I tend to only read comics written by friends or people I’ve known. And I’m not a great comic reader. I get a bunch of DC stuff sent in a box every month, and I’ve got a friend in town who runs a store, and he gives me stuff every now and again. But I’m not a big comic reader, so I tend to read people like Warren Ellis or Alan Moore. People I’m familiar with, or that I’ve met, or that I’m friendly with. Like Mark Millar or whoever. It’s more on the basis of who I know rather than who I like. 

(Via JK Parkin.)

* I’m actually dreading the conclusion of Anders Nilsen’s Big Questions. I’m not sure if I’ll be able to handle it.

* Hey, wanna by some pages from Ron Rege Jr.’s masterpiece Skibber Bee Bye? (Via Tom Devlin.)

* It’d be relatively easy to believe that the notion that comic shops with creepy stuff on display or creepy people in their employ are a barrier to female readers was some kind of Comic Shop Guy-style self-loathing comics-community stereotype, but no, it’s true, they’re a barrier to female readers as Hope Larson’s survey of some of them confirms. My wife and I haven’t gone to many comic shops together, but I can tell you that the creepy one–the defunct Village Comics–is the only one she ever talks about. Bad impressions last, and a few topless Nazi women in a display case at the checkout counter can go a long way toward making someone never want to visit any comic shop again. (Via Tom Spurgeon.)

* This Ken Parille piece on monologues, soliloquies, and thought balloons vs. speech balloons in Daniel Clowes’s Wilson is really worth considering when reading that book.

* Topless Robot’s Merrill Hagan returns to the Disturbing Moments in Kids’ Movies well with predictably unsettling results. Points of interest: The Flying Monkeys get their due; “Remember me, Eddie? When I killed your brother?” beats the death of the squeaky shoe; at least one moment cited is genuinely emotionally devastating rather than just scary (“Arthax, you’re sinking!”); and Jesus Christ, that scene from Superman III where the lady gets sucked into the computer and turned into a cyborg is like something out of Hellbound: Hellraiser II. That scene scared me so badly as a little kid I wouldn’t go into the TV room alone in case the TV switched on by itself and showed me that scene again.

* It’s like “Xanadu” meets corpse paint meets vampires meets the video for “Call On Me” by Eric Prydz.
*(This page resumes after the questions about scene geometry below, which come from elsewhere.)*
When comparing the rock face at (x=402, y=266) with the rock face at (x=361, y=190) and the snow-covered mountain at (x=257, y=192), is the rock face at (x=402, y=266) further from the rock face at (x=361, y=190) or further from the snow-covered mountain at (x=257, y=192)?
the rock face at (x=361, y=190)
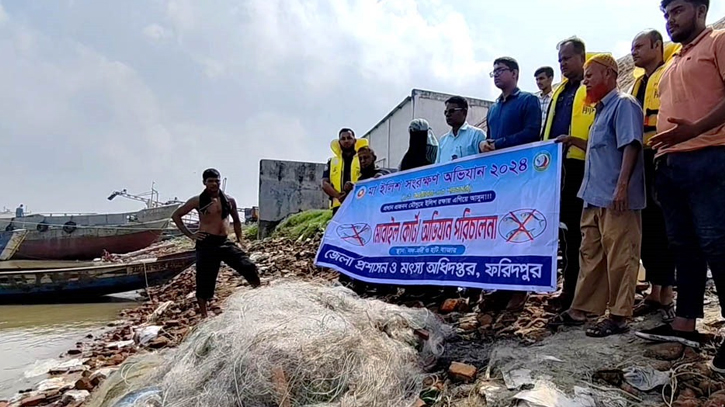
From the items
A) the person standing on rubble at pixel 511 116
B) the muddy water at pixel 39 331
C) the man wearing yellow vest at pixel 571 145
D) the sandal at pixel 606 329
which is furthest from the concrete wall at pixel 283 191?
the sandal at pixel 606 329

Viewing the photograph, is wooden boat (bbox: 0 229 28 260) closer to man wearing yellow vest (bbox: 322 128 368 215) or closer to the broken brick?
man wearing yellow vest (bbox: 322 128 368 215)

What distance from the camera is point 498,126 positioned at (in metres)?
4.20

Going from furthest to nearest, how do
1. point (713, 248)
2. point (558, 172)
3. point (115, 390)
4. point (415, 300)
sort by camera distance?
point (415, 300)
point (558, 172)
point (115, 390)
point (713, 248)

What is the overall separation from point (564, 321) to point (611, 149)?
119 cm

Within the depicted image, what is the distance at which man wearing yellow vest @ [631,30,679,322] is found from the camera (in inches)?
130

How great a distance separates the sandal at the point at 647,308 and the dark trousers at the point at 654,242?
0.46 ft

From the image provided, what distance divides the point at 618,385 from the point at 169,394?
2324 mm

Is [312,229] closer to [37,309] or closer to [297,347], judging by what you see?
[37,309]

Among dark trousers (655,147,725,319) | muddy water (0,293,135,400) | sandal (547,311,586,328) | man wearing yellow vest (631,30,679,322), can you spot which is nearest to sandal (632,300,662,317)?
man wearing yellow vest (631,30,679,322)

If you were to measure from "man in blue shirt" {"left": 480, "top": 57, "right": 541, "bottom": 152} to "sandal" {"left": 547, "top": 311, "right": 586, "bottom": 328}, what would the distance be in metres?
1.38

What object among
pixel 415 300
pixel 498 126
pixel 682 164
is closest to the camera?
pixel 682 164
Goldfrapp are great.

One Response to Carnival of souls

  1. mateo says:

    Oh yeah.

    My wife has gotten into funny books through me, and is as familiar with the non-superhero stuff as anyone, though she has definitely tried the capes just to check it out. She’s one of those women’s studies broads, and a domestic violence lawyer nowadays, so I snuck the Brad Meltzer stuff in her pile of books, just to see what she thought. “This is what people READ?” Funny.

    She has totally learned to love comics, though, and is especially fond of Jamie Hernandez and Alan Moore, and she loved 100 bullets (don’t ask me).

    But anytime we go into a DM-type shop, I don’t know, she dresses pretty slutty and the conversation between the three or however many dudes who hang out at the shop just sorta dries up and she feels pretty ogled. Not that this is so new, I guess, but being in a one room shop just made it feel so…focused, I suppose. I’ve been with her, of course, and it was awkward feeling to me, and I have almost no awareness of the people around me, usually. Their suprise is palpable, and it is pretty obvious they feel like whatever they were talking about can no longer be explored in the mixed company. I have been in the stores alone, obviously, and mostly these guys are just talking about the toy resale market, or how cool the hulk’s color is, maybe they just feel self-consciously nerdy with her there, but it does come off real creepy.

    The adult-only porn shelf directly underneath the action figures probably didn’t help.